The North African side launched their tournament commitments against hosts Malta, in a balanced battle that was claimed by Morocco thanks to a first-half goal.

“I think it was a very good game and a tough battle,” Ayana explained.

“The Malta team put up a very good fight, worked hard and they have some good players. It was a kind of test that we had never faced yet and I am sure that for the neutral it was very a good watch.”

One of the players Ayane rubbed shoulders with during the game was Rachel Cuschieri, with whom she was a team-mate at Cyprus club Apollon Limassol, five years ago.

Donning the colours of Morocco, Ayane has already faced the likes of African powerhouse Cameroon and Europe’s elite Spain.

The prospect of playing at international level and having the opportunity to be involved in such matchups is a source of excitement for the Tottenham Hotspur player.

“Every player wants to play on the international stage,” Ayane admitted.

“Obviously, it is a different environment from Tottenham Hotspur to Morocco, but I am pleased to be part of this movement.

“We want to do well in the upcoming Africa Cup of Nations and we are hopeful of qualifying to the World Cup as well, so this is very exciting period for us.”

For Ayane, playing for Morocco means she is under the observation of coach Pedros, who is a well-renowned coaching figure in the women’s game.

“He has coached one of the best teams and has coached some of the best players in Europe, so I am trying to absorb as much information as possible from him,” Ayane said.

The progress of the women’s game on the African continent was reflected in the inaugural edition of the Women’s Champions League for clubs, which was held back in November.

Morocco’s representatives, AS FAR, for whom several national team players feature, placed third and that might be a sign of what’s to come from the Moroccan game.

“I was shocked on my first Morocco camp to see how much interest there is in the team,” Ayane said.

“The whole of Morocco is investing in our game and that is the Africa Cup of Nations in Morocco will be very exciting. Hopefully, we will get the job done as well.”

WSL rise

Back in her native England, Ayane is in her second season at Tottenham Hotspur after spells at Bristol City and Everton that further enhanced her football qualities in English football.

“It’s exciting. It took a long time to come but this is what the women’s game deserves and the future looks bright,” Ayane said.

“Having the games broadcasted on Sky Sports and get the coverage from the media and social network is exciting for the players.

“England is fast becoming one of the best leagues in the world and every week is becoming more interesting because you get to a point where you have no idea what will happen.”

In recent years, Women’s Super League teams have started to host league games in men’s stadiums including the North London derby between Tottenham Hotspur and Arsenal which was witnessed by over 40,000 spectators at the Tottenham Hotspur Stadium.

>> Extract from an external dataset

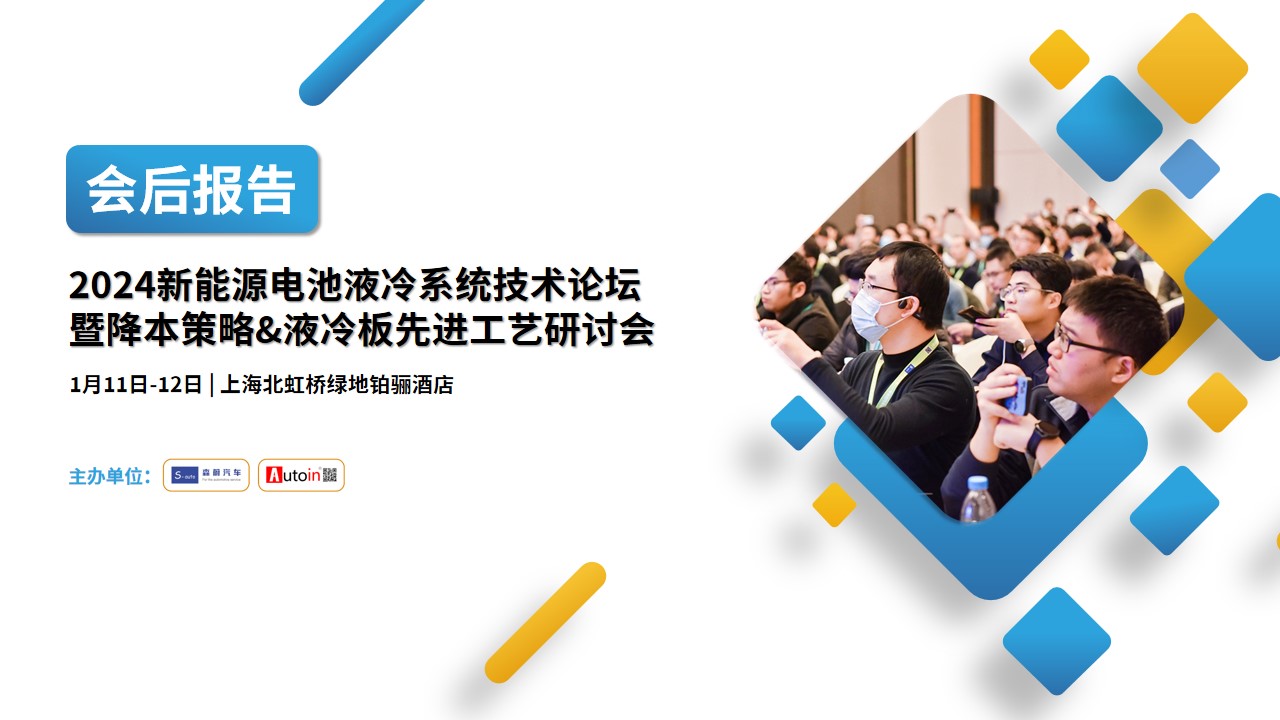 2024新能源电池液冷系统技术论坛暨降本策略&液冷板先进工艺研讨会-会后报告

The reverse fixture is scheduled for March 26, with Ayane’s Tottenham set to grace the field of Arsenal in another opportunity to showcase the progress of the women’s game.

Usually, Tottenham play their home games at Barnet FC’s The Hive Stadium which can host no more than 6,000 people seated. Therefore, having to switch from such environment to a big platform like the Tottenham Hotspur Stadium or the Emirates might add extra pressure on the women players as they must perform in uncharted, but well-deserved territories.

“As a player, you don’t try to think that this game is being broadcasted,” Ayane underlined.

“I played at the Tottenham Hotspur Stadium in the North London derby in front of 40,000 people and it was amazing.

“One of our last games was against West Ham United and it was on Sky Sports – I had a penalty and at that point in time I did not think that this game was being broadcasted live.

“You realise everything once you step of the field. Hopefully, all this becomes normal for the women’s game soon.”

At the end of the day, Ayane firmly believes that the women’s game is just like the men’s and that their movement deserves the investment, the broadcasts, and the big stadiums.